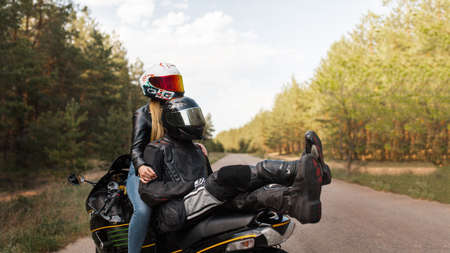 Girl and guy motorcyclist on a sports motorcycle in helmets sitting together and hugging on a blurred background with copy space 免版税图像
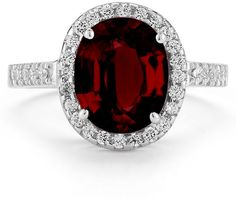 ApplesofGold.com - Garnet and Diamond Cocktail Ring in 14K White Gold, $725!  his Garnet and Diamond Cocktail Ring in 14K White Gold is undeniably glamorous. This piece's combination of rich red glimmer and colorless dazzle (in the form of 0.34 carats of diamonds) is instantly attention-grabbing, and its enduring beauty will allow it to turn heads and catch eyes for many years to come.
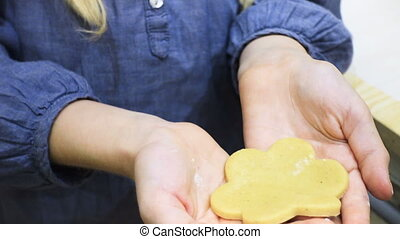 little girl makes a cookie in the kitchen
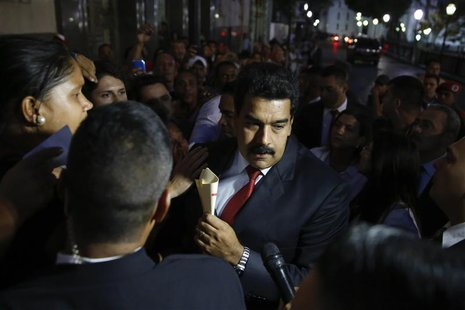Venezuela's President Nicolas Maduro (C) greets supporters after his meeting with representatives of the Venezuelan coalition of opposition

* _Assignment_:
Pictures aside, print exactly the lines above starting with the one containing "ApplesofGold.com - Garnet" and going on through the one containing "little girl makes a cookie in the kitchen".

* _Answer to the problem_:
 ApplesofGold.com - Garnet and Diamond Cocktail Ring in 14K White Gold, $725!  his Garnet and Diamond Cocktail Ring in 14K White Gold is undeniably glamorous. This piece's combination of rich red glimmer and colorless dazzle (in the form of 0.34 carats of diamonds) is instantly attention-grabbing, and its enduring beauty will allow it to turn heads and catch eyes for many years to come.
 little girl makes a cookie in the kitchen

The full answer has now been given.